"""

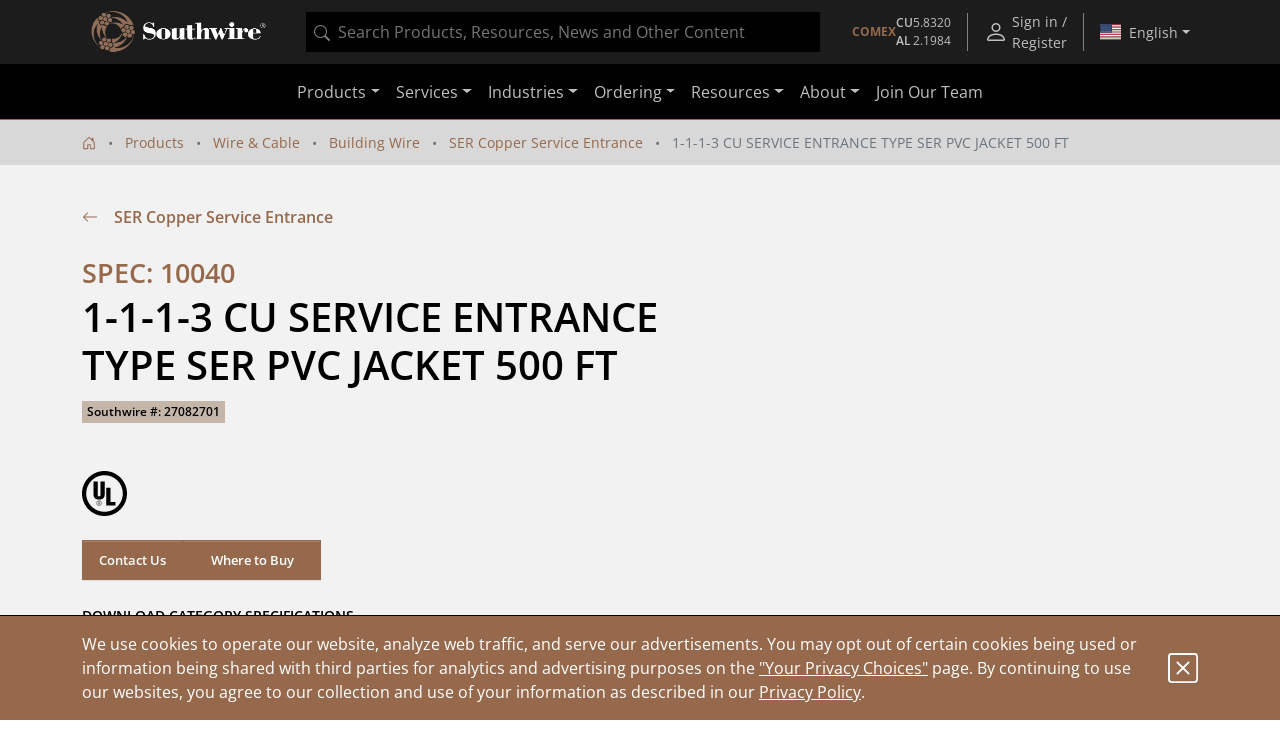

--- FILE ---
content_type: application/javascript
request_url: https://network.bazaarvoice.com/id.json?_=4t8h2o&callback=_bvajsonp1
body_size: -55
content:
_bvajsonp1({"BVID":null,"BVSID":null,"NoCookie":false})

"""

*Required work*:
All records above must be copied exactly, though the pictures they hold are to be left out.

*Solved exercise*:
--- FILE ---
content_type: application/javascript
request_url: https://network.bazaarvoice.com/id.json?_=4t8h2o&callback=_bvajsonp1
body_size: -55
content:
_bvajsonp1({"BVID":null,"BVSID":null,"NoCookie":false})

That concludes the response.